▶ **WRITTEN INSTRUCTION 1**:
Answer the following questions using the remarks on the offshore drilling market.
(a) What is the five-year Brent forward price?
(b) What is the value of TotalEnergies' Grand Morgu development?
(c) Into which year has a meaningful amount of customer demand been deferred?
▶ **WRITTEN INSTRUCTION 2**:
Say whether each statement agrees with the remarks on the offshore drilling market, and support each yes or no with the deciding words of those remarks, quoted exactly.
(a) Customers are canceling projects rather than delaying them.
(b) Day rates have stayed strong, especially for high specification drillships.
(c) Longer-dated Brent crude prices have shown increased volatility.

▶ **PAGE TEXT**:

## Begin

While spot Brent crude prices declined during the third quarter and have shown increased volatility of late, longer- dated Brent crude prices have remained relatively stable. The five-year Brent forward price is around $70 per barrel, a level at which more than 90% of undeveloped offshore reserves are expected to be profitable. As a result, commodity prices remain very supportive of continued investment in long cycle offshore projects. The commodity pricing environment and the demand drivers for deepwater in particular have provided a strong project pipeline. That said, this year we have seen a year-over-year decline in the pace of contracting and a meaningful amount of customer demand being deferred into 2026.

The primary drivers of these deferrals are availability of production equipment, delayed FPSOs, protracted regulatory approvals and customers' capital discipline. While these factors have created some headwinds for next year, it is important to note that projects are being delayed as opposed to being canceled, demonstrating our customers' commitment to deepwater production as a key component of their production portfolios.

Our conviction in the strength of the market is bolstered by recent developments, including major FIDs, such as TotalEnergies' $10.5 billion Grand Morgu development, offshore Suriname and Exxon's reported $10 billion investment in a deepwater project offshore Nigeria. In addition, we have seen further progression of tender processes for several long-term programs for work offshore Brazil, West Africa and Southeast Asia. And we have also seen continued strength in day rates, particularly for high specification drillships.

## End

Questions about scenes in images:
## Begin

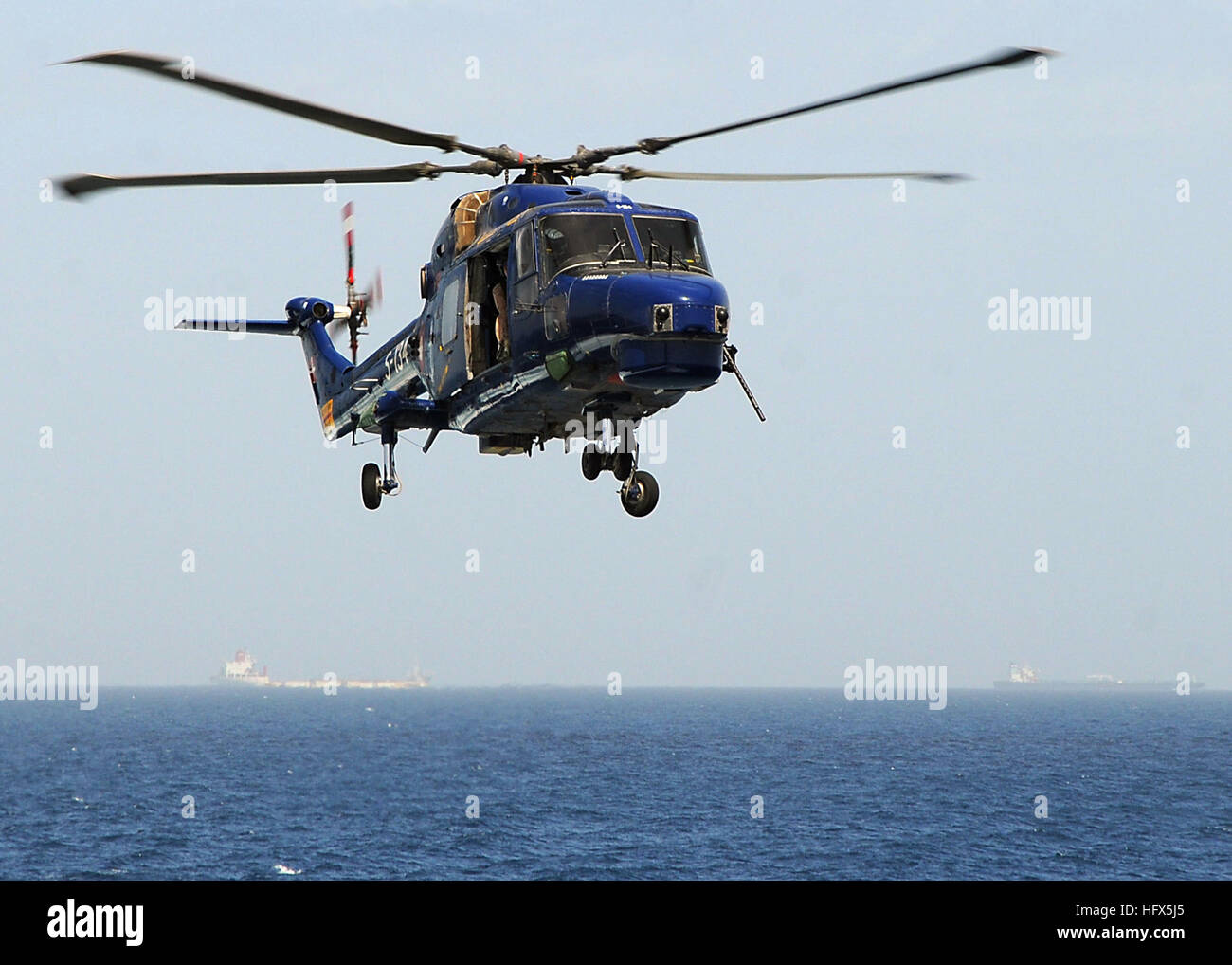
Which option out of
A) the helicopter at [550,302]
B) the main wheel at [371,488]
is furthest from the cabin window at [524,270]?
the main wheel at [371,488]

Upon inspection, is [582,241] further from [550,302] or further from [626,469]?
[626,469]

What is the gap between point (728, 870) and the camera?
297 ft

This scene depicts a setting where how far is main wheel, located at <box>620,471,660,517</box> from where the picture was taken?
70.9 ft

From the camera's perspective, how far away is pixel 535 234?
20.5 meters

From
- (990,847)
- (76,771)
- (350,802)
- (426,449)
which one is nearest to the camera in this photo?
(426,449)

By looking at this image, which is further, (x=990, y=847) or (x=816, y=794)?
(x=816, y=794)

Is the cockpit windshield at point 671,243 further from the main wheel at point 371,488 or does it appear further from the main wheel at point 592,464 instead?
the main wheel at point 371,488

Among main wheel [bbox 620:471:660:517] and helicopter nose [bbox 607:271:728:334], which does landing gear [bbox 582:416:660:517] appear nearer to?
main wheel [bbox 620:471:660:517]

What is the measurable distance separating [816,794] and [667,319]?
118 metres
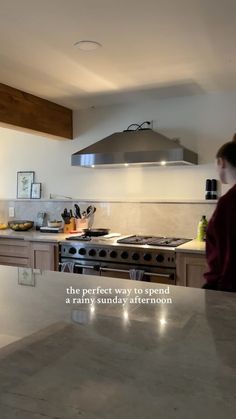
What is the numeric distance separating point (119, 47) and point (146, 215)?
1792 millimetres

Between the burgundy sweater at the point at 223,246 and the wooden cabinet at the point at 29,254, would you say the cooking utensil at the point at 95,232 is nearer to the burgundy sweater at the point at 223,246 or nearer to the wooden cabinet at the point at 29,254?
the wooden cabinet at the point at 29,254

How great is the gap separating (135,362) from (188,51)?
2078 mm

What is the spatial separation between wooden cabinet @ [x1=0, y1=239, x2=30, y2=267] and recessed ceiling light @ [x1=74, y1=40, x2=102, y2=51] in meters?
1.96

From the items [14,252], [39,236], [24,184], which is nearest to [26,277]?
[39,236]

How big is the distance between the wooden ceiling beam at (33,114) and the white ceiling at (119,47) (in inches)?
4.2

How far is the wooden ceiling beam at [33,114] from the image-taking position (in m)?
3.21

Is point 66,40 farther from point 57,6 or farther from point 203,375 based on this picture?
point 203,375

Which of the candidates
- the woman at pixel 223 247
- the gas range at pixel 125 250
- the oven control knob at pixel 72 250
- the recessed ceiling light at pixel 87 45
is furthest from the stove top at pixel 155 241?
the recessed ceiling light at pixel 87 45

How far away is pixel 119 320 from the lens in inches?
47.1

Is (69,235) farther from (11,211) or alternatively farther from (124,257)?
(11,211)

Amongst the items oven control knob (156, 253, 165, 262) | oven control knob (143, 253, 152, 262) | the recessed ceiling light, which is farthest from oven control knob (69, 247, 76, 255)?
the recessed ceiling light

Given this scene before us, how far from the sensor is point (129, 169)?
3891 millimetres

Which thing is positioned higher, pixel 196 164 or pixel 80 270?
pixel 196 164

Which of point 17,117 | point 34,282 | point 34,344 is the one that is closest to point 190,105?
point 17,117
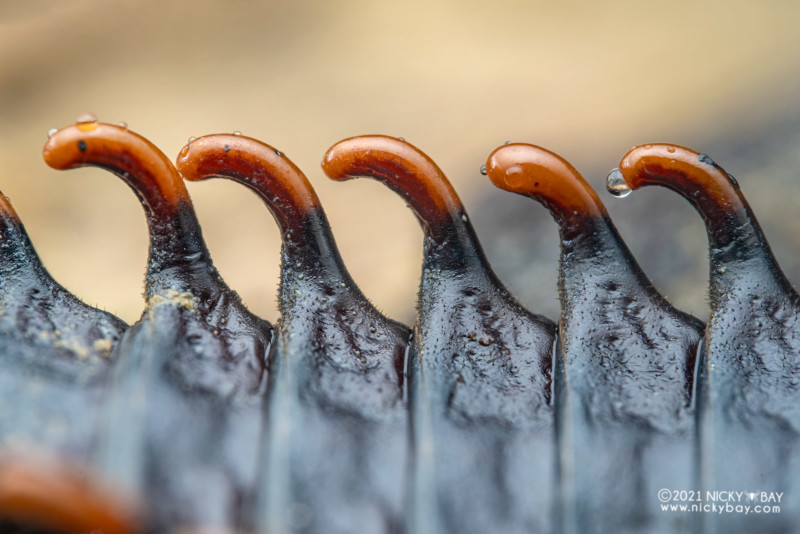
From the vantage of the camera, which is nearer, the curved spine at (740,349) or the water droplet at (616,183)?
the curved spine at (740,349)

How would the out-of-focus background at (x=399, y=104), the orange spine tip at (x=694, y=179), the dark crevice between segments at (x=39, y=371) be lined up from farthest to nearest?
the out-of-focus background at (x=399, y=104) < the orange spine tip at (x=694, y=179) < the dark crevice between segments at (x=39, y=371)

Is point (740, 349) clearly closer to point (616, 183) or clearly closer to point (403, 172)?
point (616, 183)

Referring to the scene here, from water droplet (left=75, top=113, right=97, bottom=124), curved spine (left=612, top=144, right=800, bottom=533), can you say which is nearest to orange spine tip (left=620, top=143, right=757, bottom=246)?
curved spine (left=612, top=144, right=800, bottom=533)

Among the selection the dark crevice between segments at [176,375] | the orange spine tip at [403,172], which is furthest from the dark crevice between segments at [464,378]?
the dark crevice between segments at [176,375]

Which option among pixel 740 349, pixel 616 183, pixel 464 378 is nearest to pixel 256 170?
pixel 464 378

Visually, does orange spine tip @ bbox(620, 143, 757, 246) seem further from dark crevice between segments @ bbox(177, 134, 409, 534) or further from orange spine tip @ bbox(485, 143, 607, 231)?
dark crevice between segments @ bbox(177, 134, 409, 534)

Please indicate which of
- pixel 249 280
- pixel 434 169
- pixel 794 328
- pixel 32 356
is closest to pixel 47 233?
pixel 249 280

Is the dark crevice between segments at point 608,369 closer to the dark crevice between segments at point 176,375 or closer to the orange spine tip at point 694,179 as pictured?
the orange spine tip at point 694,179

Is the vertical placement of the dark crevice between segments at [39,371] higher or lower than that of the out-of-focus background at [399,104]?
lower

## End

▶ **CORRECT ANSWER 1**:
(a) Around $70 per barrel.
(b) $10.5 billion.
(c) 2026.

▶ **CORRECT ANSWER 2**:
(a) No: "projects are being delayed as opposed to being canceled"
(b) Yes: "continued strength in day rates, particularly for high specification drillships"
(c) No: "Brent crude prices have remained relatively stable"